TASK DIRECTIONS —
Look below for the line with "How far off". Extract that line and each one after it through the last, word for word.

— BEGIN DATASET CONTENT —

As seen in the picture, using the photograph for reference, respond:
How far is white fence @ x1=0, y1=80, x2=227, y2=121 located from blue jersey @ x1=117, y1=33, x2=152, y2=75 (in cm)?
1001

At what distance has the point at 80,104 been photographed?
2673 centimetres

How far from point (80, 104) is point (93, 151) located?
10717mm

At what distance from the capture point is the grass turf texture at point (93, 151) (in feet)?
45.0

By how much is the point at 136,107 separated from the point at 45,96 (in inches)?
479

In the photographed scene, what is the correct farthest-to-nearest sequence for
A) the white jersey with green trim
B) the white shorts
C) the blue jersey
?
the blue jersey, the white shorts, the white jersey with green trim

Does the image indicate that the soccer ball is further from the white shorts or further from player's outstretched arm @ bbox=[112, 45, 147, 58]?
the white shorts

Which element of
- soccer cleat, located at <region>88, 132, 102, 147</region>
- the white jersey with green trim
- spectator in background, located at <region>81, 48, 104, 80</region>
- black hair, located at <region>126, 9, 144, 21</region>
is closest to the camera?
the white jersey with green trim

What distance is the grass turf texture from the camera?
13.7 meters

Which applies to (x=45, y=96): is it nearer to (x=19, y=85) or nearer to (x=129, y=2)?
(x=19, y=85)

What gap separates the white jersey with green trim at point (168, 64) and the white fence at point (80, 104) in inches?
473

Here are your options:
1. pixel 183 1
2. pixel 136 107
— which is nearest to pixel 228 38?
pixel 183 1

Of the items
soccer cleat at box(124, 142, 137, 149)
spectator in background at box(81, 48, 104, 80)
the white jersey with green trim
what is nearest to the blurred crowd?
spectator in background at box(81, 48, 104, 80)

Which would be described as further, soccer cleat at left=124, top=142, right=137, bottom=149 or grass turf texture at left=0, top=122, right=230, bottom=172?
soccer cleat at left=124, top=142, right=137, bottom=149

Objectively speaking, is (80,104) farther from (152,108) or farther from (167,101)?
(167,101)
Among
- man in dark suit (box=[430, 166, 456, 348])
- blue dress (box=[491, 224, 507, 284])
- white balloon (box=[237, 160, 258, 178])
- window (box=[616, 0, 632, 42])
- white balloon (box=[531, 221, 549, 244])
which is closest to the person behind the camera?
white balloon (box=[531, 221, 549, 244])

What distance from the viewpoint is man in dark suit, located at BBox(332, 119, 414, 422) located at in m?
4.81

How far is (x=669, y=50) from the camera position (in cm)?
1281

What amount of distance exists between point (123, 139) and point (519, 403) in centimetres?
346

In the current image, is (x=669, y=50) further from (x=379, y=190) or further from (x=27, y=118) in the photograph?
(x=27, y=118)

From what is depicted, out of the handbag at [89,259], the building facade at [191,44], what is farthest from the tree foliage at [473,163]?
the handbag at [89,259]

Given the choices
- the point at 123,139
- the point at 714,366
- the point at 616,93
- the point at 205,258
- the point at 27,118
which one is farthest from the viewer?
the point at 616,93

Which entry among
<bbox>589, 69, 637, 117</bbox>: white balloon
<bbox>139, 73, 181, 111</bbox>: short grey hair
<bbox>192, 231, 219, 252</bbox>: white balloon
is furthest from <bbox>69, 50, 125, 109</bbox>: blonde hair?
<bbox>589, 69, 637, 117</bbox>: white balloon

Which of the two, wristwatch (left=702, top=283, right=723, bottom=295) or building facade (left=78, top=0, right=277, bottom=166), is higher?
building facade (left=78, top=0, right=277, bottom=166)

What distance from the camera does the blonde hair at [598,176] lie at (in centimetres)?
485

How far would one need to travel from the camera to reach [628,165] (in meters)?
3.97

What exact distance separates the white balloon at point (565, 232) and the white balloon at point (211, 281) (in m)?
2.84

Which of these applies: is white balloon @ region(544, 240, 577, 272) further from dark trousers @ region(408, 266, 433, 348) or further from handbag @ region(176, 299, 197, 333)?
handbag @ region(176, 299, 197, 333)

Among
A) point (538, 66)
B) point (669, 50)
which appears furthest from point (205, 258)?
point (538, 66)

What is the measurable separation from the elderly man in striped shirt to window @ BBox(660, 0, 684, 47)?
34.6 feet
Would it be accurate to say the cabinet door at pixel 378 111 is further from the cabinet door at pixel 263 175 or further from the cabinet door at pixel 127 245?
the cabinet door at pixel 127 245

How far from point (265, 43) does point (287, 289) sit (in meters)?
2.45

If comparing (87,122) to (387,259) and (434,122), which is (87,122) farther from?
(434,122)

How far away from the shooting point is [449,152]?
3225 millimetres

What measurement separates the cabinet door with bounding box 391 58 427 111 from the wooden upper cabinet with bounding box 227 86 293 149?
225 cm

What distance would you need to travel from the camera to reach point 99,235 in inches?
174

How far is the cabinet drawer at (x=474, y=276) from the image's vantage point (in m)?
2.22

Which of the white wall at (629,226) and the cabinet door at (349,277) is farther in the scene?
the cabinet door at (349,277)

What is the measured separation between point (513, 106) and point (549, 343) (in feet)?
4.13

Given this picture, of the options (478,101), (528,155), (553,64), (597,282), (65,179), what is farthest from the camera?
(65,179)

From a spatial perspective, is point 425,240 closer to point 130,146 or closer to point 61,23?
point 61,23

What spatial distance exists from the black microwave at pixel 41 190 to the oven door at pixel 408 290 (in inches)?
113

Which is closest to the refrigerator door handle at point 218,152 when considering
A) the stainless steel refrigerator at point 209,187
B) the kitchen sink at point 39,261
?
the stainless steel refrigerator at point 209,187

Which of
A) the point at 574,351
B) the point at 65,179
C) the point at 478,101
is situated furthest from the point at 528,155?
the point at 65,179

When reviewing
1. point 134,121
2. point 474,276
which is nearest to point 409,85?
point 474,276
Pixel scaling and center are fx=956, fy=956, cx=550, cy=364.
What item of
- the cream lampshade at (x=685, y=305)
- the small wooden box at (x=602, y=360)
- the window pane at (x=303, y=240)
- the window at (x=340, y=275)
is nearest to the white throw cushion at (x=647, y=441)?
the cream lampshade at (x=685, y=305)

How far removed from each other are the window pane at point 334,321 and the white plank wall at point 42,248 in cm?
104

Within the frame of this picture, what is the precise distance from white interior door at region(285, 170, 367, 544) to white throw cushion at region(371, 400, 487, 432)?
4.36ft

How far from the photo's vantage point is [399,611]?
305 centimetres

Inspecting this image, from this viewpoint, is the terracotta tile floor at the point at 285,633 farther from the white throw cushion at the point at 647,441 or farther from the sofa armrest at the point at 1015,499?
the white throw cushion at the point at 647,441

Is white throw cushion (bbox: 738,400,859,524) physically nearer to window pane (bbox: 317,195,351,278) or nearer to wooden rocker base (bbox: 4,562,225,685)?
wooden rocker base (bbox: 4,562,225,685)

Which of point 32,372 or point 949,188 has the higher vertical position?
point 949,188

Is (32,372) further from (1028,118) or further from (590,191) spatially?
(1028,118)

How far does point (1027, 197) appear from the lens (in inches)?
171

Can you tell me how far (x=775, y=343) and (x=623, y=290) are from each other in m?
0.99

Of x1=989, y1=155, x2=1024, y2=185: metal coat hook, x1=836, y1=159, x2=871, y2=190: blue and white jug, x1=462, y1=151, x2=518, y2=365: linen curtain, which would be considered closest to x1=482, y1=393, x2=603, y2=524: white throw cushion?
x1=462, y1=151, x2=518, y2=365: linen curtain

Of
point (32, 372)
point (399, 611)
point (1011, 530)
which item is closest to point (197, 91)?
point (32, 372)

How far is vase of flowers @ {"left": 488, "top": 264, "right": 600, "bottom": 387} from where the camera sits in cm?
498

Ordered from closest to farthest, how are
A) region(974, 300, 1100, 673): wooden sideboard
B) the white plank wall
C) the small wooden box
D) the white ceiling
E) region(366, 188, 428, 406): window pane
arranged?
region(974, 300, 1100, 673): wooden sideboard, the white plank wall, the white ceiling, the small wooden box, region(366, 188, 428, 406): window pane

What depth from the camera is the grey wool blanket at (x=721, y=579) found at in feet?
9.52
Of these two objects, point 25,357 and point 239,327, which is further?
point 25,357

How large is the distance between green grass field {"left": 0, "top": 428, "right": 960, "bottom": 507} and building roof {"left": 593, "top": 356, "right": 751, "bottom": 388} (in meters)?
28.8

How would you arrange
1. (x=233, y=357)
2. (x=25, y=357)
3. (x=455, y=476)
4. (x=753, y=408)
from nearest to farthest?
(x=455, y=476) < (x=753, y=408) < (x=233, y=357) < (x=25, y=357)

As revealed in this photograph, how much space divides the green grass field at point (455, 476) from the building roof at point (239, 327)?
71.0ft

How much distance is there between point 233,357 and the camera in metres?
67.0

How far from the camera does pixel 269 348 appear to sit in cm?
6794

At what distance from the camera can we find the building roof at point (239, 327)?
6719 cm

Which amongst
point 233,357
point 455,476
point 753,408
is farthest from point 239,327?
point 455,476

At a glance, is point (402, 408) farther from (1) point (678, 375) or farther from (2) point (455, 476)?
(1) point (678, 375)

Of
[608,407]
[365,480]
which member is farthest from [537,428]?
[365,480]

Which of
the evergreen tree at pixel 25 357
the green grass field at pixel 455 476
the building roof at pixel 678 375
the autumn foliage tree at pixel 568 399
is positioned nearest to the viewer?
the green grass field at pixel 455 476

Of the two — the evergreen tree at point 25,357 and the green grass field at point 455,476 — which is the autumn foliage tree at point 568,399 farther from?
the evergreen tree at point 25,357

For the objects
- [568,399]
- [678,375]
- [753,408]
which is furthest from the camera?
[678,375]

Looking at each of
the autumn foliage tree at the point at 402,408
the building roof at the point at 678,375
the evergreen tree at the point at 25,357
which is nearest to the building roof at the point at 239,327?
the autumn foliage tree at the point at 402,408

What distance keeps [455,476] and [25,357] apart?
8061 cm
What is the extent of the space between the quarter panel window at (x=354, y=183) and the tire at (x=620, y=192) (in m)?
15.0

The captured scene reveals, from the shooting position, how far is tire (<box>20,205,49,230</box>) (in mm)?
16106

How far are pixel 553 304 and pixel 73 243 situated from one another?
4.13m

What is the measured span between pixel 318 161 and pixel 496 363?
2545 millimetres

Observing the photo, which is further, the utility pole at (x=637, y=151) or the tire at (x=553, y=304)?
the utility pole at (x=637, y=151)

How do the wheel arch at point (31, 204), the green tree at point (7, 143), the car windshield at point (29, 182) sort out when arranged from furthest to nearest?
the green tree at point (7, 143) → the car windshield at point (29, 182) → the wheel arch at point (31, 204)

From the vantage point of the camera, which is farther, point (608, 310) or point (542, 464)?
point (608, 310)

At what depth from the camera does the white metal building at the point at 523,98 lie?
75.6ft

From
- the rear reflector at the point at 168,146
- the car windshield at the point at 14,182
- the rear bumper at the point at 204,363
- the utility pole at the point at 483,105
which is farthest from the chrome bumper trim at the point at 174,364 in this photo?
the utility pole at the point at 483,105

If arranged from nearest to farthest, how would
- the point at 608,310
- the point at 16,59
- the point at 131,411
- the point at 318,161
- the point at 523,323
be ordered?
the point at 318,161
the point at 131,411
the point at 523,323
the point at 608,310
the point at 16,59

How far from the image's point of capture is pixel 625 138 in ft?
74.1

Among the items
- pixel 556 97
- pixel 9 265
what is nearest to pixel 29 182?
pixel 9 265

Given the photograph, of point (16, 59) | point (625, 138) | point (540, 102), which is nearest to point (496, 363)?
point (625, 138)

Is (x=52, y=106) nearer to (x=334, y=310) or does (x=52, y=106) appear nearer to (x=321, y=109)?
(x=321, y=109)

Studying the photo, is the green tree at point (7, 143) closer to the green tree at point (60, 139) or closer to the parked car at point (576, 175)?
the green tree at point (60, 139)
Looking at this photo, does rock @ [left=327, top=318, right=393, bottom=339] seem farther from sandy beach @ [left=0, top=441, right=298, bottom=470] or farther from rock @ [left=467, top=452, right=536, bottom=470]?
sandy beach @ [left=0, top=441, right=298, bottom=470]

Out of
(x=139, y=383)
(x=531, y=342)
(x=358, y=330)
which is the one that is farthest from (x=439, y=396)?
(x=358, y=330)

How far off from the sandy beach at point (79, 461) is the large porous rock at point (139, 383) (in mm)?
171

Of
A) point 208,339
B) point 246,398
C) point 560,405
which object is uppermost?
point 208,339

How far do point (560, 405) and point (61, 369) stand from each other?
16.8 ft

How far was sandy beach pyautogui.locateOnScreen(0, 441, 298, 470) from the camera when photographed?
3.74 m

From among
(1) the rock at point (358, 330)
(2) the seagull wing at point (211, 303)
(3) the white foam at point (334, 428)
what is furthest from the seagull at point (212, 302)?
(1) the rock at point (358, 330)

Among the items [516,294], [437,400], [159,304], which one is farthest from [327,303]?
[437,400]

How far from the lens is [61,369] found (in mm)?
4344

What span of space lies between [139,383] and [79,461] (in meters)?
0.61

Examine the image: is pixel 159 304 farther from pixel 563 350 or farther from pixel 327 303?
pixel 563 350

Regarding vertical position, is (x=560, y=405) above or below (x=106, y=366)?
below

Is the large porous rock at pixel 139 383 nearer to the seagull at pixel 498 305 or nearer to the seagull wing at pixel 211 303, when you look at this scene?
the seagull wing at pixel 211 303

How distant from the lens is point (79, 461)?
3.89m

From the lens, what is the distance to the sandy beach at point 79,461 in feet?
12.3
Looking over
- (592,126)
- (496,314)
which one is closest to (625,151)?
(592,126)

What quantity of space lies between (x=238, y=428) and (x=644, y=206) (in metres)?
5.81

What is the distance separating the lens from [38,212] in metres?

— END DATASET CONTENT —

ANSWER TO THIS PROBLEM —
How far off from the sandy beach at point (79, 461) is the large porous rock at point (139, 383) (in mm)?
171

Of
A) point 208,339
B) point 246,398
C) point 560,405
which object is uppermost?
point 208,339

How far do point (560, 405) and point (61, 369) stand from each other?
16.8 ft

How far was sandy beach pyautogui.locateOnScreen(0, 441, 298, 470) from the camera when photographed?
3.74 m

From among
(1) the rock at point (358, 330)
(2) the seagull wing at point (211, 303)
(3) the white foam at point (334, 428)
what is furthest from the seagull at point (212, 302)?
(1) the rock at point (358, 330)

Among the items [516,294], [437,400], [159,304], which one is farthest from [327,303]?
[437,400]

How far from the lens is [61,369] found (in mm)?
4344

What span of space lies between [139,383] and [79,461] (in meters)?
0.61

Examine the image: is pixel 159 304 farther from pixel 563 350 or farther from pixel 327 303?
pixel 563 350

Regarding vertical position, is (x=560, y=405) above or below (x=106, y=366)?
below

Is the large porous rock at pixel 139 383 nearer to the seagull at pixel 498 305 or nearer to the seagull wing at pixel 211 303, when you look at this scene?
the seagull wing at pixel 211 303

How distant from the lens is point (79, 461)?
3.89m

From the lens, what is the distance to the sandy beach at point 79,461 in feet?
12.3
Looking over
- (592,126)
- (496,314)
which one is closest to (625,151)?
(592,126)

What quantity of space lies between (x=238, y=428) and (x=644, y=206) (in metres)?
5.81

What is the distance separating the lens from [38,212] in metres?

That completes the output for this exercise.